*Exercise instructions*
Copy out every record precisely.

Entries on spatial positioning
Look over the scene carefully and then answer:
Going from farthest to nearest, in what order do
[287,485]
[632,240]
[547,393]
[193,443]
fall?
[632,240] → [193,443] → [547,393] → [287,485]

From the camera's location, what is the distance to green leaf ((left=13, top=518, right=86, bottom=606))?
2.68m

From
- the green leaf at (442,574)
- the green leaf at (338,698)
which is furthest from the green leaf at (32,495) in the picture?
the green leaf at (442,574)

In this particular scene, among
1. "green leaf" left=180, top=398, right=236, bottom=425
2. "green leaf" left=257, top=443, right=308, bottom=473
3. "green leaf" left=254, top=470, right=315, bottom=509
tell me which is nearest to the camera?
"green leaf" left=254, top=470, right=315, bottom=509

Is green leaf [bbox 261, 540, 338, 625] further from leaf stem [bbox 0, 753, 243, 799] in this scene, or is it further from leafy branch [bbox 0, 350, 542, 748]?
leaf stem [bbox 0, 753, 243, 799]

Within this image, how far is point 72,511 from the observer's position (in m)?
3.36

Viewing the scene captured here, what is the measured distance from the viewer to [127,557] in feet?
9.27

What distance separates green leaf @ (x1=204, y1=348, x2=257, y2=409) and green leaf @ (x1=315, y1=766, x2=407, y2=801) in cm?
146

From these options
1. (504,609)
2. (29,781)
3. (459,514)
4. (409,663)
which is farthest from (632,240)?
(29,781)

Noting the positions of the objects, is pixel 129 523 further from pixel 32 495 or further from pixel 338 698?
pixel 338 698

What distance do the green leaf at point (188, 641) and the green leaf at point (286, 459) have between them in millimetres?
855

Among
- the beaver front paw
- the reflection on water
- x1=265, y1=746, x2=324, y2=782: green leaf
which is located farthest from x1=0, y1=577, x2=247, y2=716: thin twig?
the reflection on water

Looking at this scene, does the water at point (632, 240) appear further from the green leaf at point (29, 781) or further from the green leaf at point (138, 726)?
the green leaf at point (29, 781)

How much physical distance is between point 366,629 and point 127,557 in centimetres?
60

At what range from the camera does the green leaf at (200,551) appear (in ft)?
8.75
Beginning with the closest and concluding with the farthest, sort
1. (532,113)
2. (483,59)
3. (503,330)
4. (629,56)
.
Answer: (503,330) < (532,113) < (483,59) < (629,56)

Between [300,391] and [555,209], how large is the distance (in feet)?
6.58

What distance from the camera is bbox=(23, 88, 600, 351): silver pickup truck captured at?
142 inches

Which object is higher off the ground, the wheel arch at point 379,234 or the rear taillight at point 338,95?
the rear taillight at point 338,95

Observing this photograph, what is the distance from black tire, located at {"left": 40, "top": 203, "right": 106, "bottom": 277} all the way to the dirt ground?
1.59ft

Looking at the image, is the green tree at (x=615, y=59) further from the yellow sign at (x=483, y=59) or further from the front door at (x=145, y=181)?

*Problem solution*
Look over the scene carefully and then answer:
Going from farthest to nearest, in what order do
[287,485]
[632,240]
[547,393]
[193,443]
fall?
[632,240] → [193,443] → [547,393] → [287,485]

From the camera's location, what is the distance to green leaf ((left=13, top=518, right=86, bottom=606))?
2.68m

From
- the green leaf at (442,574)
- the green leaf at (338,698)
which is furthest from the green leaf at (32,495) in the picture?
the green leaf at (442,574)

In this particular scene, among
1. "green leaf" left=180, top=398, right=236, bottom=425
2. "green leaf" left=257, top=443, right=308, bottom=473
3. "green leaf" left=254, top=470, right=315, bottom=509
tell me which is nearest to the camera?
"green leaf" left=254, top=470, right=315, bottom=509

Is green leaf [bbox 261, 540, 338, 625] further from leaf stem [bbox 0, 753, 243, 799] in this scene, or is it further from leafy branch [bbox 0, 350, 542, 748]?
leaf stem [bbox 0, 753, 243, 799]

Within this image, how far is point 72,511 from the observer's position (in m)?
3.36

Viewing the scene captured here, what is the measured distance from the viewer to [127,557] in feet?
9.27

What distance separates green leaf @ (x1=204, y1=348, x2=257, y2=409) and green leaf @ (x1=315, y1=766, x2=407, y2=801) in cm?
146

From these options
1. (504,609)
2. (29,781)
3. (459,514)
4. (409,663)
which is farthest from (632,240)?
(29,781)

Noting the positions of the objects, is pixel 129 523 further from pixel 32 495 or further from pixel 338 698?
pixel 338 698

What distance do the green leaf at point (188, 641) and the green leaf at point (286, 459) have between them in millimetres?
855

Among
- the beaver front paw
- the reflection on water
- x1=265, y1=746, x2=324, y2=782: green leaf
which is located farthest from x1=0, y1=577, x2=247, y2=716: thin twig?
the reflection on water

Looking at this scene, does the water at point (632, 240) appear further from the green leaf at point (29, 781) or further from the green leaf at point (138, 726)?
the green leaf at point (29, 781)

How much physical distance is between point 366,629 and point 127,557 in centimetres?
60

At what range from the camera does the green leaf at (200,551) appear (in ft)?
8.75
Beginning with the closest and concluding with the farthest, sort
1. (532,113)
2. (483,59)
3. (503,330)
4. (629,56)
.
Answer: (503,330) < (532,113) < (483,59) < (629,56)

Between [300,391] and [555,209], how large is the distance (in feet)?
6.58

What distance from the camera is bbox=(23, 88, 600, 351): silver pickup truck captured at?
142 inches

Which object is higher off the ground, the wheel arch at point 379,234 or the rear taillight at point 338,95?
the rear taillight at point 338,95

Observing this photograph, what is the distance from black tire, located at {"left": 40, "top": 203, "right": 106, "bottom": 277} all the way to the dirt ground?
1.59ft

Looking at the image, is the green tree at (x=615, y=59) further from the yellow sign at (x=483, y=59) or further from the front door at (x=145, y=181)?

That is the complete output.